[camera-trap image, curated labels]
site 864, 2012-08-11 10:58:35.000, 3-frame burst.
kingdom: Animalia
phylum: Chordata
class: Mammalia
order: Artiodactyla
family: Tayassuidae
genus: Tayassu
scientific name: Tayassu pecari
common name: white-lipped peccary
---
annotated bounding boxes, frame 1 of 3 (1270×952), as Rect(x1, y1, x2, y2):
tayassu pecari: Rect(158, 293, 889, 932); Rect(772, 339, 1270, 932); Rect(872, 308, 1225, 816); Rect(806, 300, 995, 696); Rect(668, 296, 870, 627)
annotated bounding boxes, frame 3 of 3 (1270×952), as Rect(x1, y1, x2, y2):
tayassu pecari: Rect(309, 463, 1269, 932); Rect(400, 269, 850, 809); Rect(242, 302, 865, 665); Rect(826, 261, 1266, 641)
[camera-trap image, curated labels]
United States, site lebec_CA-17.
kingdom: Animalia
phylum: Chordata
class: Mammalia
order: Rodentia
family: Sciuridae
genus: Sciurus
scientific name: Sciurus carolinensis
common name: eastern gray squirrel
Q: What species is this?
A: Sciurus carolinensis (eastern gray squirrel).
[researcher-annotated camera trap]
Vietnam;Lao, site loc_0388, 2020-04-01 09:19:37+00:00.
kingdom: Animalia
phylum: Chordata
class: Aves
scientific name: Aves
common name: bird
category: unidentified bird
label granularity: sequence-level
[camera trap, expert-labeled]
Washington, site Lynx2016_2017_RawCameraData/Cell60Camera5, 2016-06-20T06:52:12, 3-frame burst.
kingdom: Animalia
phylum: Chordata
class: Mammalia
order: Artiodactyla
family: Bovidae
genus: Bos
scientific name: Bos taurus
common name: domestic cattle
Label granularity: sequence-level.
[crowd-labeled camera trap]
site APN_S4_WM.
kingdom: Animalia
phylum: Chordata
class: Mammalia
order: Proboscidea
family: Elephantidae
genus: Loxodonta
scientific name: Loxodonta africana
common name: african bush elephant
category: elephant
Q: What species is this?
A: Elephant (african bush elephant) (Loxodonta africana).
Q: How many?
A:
################
→ DIRECTIONS:
Across all the records above, find each line with "sequence" in it and copy it.

→ ANSWER TO THIS EXERCISE:
label granularity: sequence-level
Label granularity: sequence-level.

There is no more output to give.